Gleichzeitige Isolierung von hochwertigen Kardiomyozyten, Endothelzellen und Fibroblasten aus einem erwachsenen Rattenherz

Mehrere Protokolle wurden entwickelt und beschrieben für die Isolierung von verschiedenen Herzzelltypen von einem Rattenherz. Hier wird ein optimiertes Protokoll beschrieben, das die Isolierung von hochwertigen Hauptkardiometertypen (Kardiomyozyten, Endothelzellen und Fibroblasten) aus einer einzigen Präparation ermöglicht, wodurch die experimentellen Kosten reduziert werden.

Das übergeordnete Ziel dieses Verfahrens ist es, gleichzeitig lebensfähige Kardiomyozyten, Endothelzellen und Fibroblasten aus dem Rattenherz für ihre individuellen in vitro-Analysen zu isolieren.
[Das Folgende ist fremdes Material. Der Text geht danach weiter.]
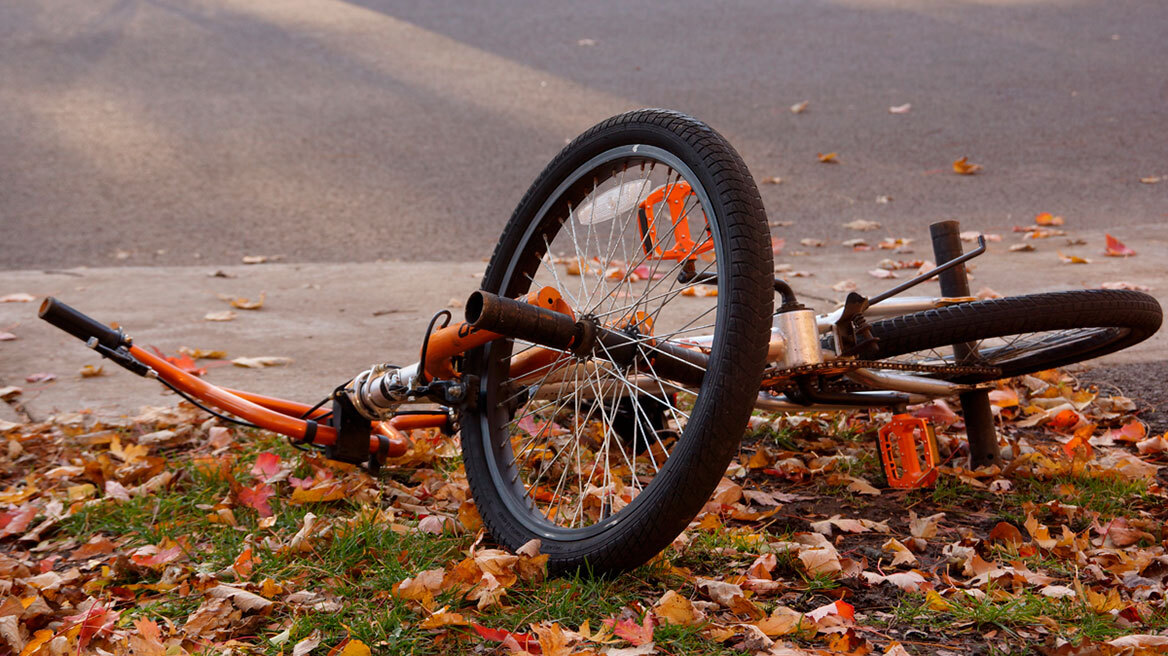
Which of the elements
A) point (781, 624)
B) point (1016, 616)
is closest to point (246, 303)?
point (781, 624)

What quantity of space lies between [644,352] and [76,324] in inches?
60.0

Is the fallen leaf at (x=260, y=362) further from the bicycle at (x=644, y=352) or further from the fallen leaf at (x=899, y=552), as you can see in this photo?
the fallen leaf at (x=899, y=552)

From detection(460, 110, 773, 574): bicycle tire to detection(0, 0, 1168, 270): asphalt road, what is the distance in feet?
9.75

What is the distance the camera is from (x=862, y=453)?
297cm

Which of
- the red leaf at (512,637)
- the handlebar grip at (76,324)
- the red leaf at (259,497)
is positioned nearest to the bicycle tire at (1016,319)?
the red leaf at (512,637)

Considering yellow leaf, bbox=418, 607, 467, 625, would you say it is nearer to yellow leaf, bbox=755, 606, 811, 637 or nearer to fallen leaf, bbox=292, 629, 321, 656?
fallen leaf, bbox=292, 629, 321, 656

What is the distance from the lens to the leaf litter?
1893 mm

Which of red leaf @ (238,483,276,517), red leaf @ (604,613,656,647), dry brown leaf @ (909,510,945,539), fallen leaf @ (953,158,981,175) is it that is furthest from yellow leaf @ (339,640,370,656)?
fallen leaf @ (953,158,981,175)

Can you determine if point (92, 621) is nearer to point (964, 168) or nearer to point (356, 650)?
point (356, 650)

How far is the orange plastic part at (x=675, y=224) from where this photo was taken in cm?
230

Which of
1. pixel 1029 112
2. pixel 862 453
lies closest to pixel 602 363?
pixel 862 453

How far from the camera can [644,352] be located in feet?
7.41

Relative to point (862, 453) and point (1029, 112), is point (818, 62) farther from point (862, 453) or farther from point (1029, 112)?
point (862, 453)

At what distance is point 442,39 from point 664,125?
7.02m
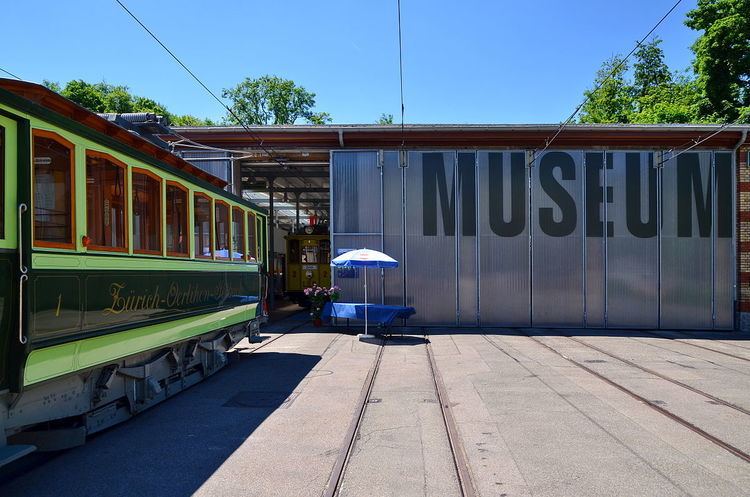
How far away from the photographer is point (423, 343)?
1395 cm

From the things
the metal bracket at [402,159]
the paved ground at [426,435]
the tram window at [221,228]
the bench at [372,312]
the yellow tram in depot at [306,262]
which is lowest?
the paved ground at [426,435]

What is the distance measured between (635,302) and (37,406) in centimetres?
1655

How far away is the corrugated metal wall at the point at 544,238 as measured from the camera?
17.1 metres

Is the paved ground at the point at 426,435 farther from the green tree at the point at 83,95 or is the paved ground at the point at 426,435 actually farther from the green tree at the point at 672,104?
the green tree at the point at 83,95

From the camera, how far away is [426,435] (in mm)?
6094

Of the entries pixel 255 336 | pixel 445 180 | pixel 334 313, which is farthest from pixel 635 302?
pixel 255 336

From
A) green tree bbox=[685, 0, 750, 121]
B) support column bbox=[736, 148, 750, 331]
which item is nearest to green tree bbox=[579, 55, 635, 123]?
green tree bbox=[685, 0, 750, 121]

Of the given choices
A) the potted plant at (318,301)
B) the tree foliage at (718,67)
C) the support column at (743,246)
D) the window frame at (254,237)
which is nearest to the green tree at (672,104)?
A: the tree foliage at (718,67)

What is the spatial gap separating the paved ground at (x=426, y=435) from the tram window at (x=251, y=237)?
2.08 m

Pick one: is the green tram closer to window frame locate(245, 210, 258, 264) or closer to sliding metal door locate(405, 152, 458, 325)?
window frame locate(245, 210, 258, 264)

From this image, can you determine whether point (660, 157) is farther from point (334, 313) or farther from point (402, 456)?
point (402, 456)

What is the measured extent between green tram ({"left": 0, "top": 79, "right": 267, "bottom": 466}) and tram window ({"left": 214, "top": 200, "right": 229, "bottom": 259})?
0.36m

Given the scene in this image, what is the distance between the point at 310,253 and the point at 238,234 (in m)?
14.3

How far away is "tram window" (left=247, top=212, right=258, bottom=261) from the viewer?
35.7ft
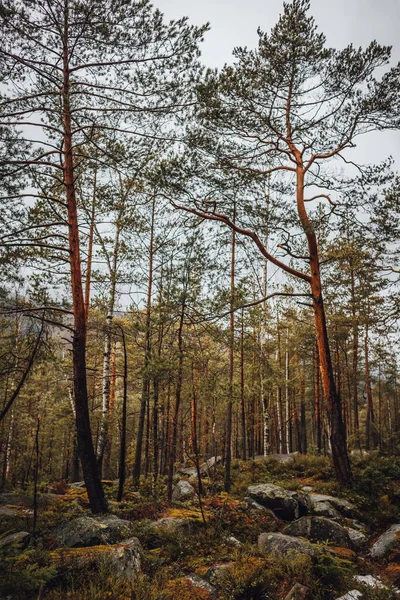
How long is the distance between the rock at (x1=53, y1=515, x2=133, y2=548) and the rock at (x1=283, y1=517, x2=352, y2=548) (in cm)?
335

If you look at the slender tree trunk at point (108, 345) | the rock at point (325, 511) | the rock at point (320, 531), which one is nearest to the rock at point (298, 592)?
the rock at point (320, 531)

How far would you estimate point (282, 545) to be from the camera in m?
5.65

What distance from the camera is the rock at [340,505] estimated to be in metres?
8.00

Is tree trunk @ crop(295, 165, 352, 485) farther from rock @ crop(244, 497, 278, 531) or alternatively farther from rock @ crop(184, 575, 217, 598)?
rock @ crop(184, 575, 217, 598)

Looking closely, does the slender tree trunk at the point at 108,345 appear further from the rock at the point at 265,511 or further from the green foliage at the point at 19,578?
the green foliage at the point at 19,578

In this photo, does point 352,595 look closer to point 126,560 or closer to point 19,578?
point 126,560

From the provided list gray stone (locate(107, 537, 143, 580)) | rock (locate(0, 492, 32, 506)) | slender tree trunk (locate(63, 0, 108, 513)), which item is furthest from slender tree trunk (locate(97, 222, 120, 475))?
gray stone (locate(107, 537, 143, 580))

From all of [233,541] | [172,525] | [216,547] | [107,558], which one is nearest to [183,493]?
[172,525]

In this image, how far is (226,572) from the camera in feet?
15.7

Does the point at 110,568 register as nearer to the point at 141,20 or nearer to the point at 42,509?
the point at 42,509

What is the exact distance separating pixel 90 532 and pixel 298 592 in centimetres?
338

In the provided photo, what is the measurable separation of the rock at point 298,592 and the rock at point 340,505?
4297 mm

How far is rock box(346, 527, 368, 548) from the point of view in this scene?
261 inches

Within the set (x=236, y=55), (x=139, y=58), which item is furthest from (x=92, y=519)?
(x=236, y=55)
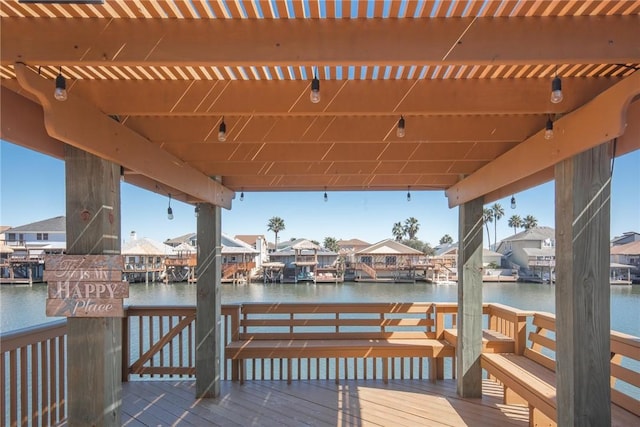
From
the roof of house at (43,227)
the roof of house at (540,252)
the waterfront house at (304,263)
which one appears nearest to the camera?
the roof of house at (43,227)

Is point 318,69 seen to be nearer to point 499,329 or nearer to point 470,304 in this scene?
point 470,304

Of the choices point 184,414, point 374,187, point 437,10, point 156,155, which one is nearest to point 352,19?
point 437,10

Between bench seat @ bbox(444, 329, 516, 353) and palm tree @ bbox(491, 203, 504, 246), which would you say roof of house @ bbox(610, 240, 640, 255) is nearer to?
bench seat @ bbox(444, 329, 516, 353)

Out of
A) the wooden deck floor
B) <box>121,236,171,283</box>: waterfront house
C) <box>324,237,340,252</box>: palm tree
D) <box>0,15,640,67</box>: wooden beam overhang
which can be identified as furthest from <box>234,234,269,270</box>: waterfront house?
<box>0,15,640,67</box>: wooden beam overhang

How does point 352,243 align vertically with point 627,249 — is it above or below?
below

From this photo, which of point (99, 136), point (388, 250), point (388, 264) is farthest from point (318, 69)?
point (388, 264)

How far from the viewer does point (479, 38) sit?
4.66 feet

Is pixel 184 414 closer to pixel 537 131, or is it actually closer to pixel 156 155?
pixel 156 155

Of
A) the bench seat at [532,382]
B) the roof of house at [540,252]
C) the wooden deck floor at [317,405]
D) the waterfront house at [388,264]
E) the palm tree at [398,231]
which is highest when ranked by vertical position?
the palm tree at [398,231]

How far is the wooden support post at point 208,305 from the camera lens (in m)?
3.78

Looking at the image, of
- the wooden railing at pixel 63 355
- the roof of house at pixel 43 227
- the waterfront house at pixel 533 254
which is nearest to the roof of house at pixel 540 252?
the waterfront house at pixel 533 254

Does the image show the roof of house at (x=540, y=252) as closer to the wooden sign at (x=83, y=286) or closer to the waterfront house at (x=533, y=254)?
the waterfront house at (x=533, y=254)

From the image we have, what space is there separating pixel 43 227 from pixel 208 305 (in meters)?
20.9

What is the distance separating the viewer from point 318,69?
1.91 meters
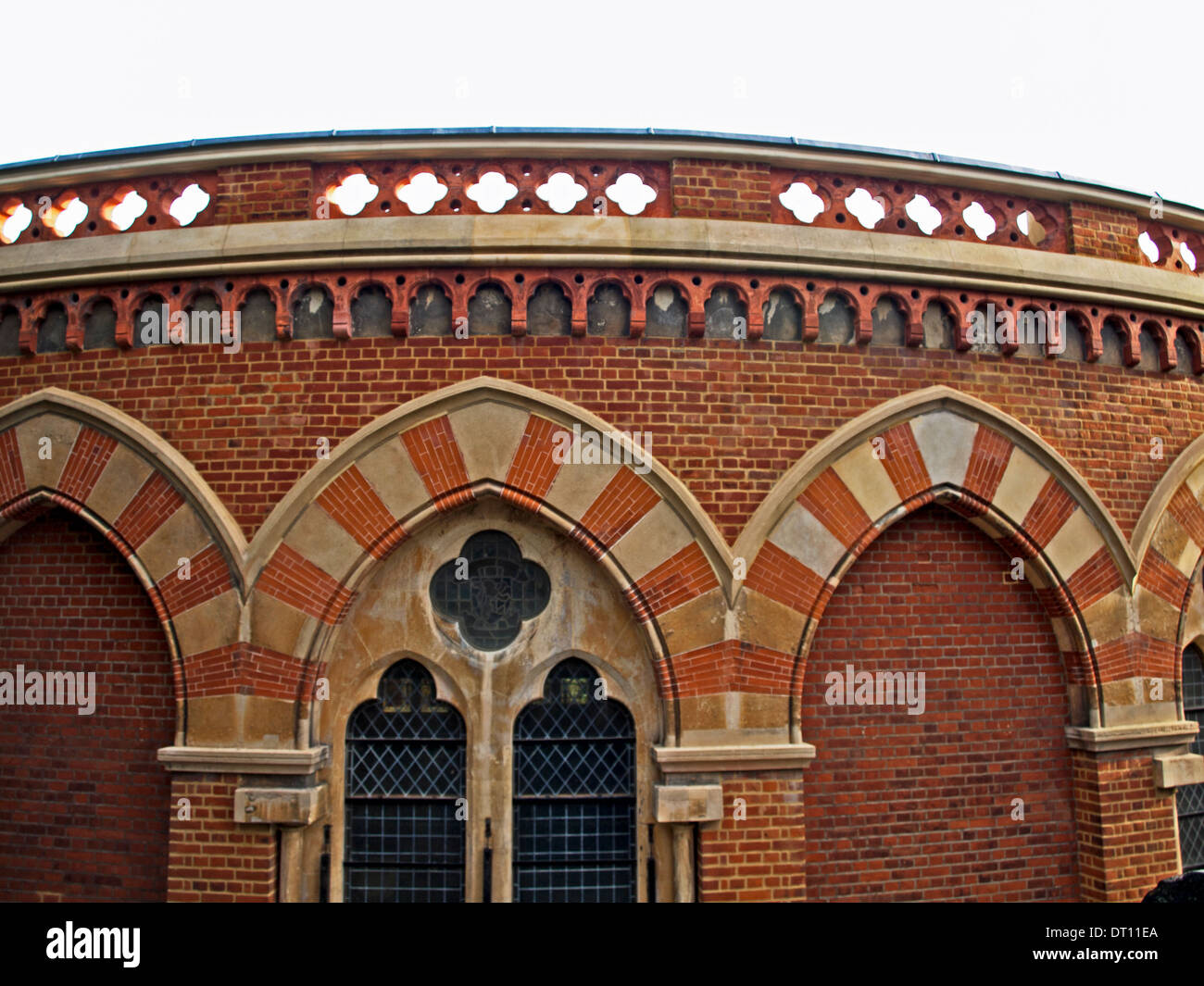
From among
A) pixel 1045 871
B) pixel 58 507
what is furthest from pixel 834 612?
pixel 58 507

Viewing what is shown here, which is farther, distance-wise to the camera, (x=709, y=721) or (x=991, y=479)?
(x=991, y=479)

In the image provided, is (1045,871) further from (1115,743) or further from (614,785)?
(614,785)

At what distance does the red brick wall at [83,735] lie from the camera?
6.51 m

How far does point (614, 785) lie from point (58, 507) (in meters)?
4.72

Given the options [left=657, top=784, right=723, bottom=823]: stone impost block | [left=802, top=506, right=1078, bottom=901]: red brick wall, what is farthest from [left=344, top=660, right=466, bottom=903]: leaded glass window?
[left=802, top=506, right=1078, bottom=901]: red brick wall

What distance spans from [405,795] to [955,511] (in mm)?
4773

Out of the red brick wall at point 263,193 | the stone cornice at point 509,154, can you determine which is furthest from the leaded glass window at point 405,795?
the stone cornice at point 509,154

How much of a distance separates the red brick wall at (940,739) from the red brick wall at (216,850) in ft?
12.9

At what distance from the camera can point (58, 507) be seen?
666 centimetres

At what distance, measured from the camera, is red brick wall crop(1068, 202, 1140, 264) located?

Diese Methode kann dazu beitragen, Schlüsselfragen im kardiovaskulären Bereich zu den Signalmechanismen zu beantworten, die an kardialer Hypertrophie, Ischämie, Reperfusionsschäden, Endothelfunktion und Herzfibrose beteiligt sind. Der Hauptvorteil dieser Technik besteht darin, dass alle wichtigen Herzzellen gleichzeitig isoliert werden können, was die damit verbundenen Forschungskosten und die Anzahl der Versuchstiere reduzieren kann.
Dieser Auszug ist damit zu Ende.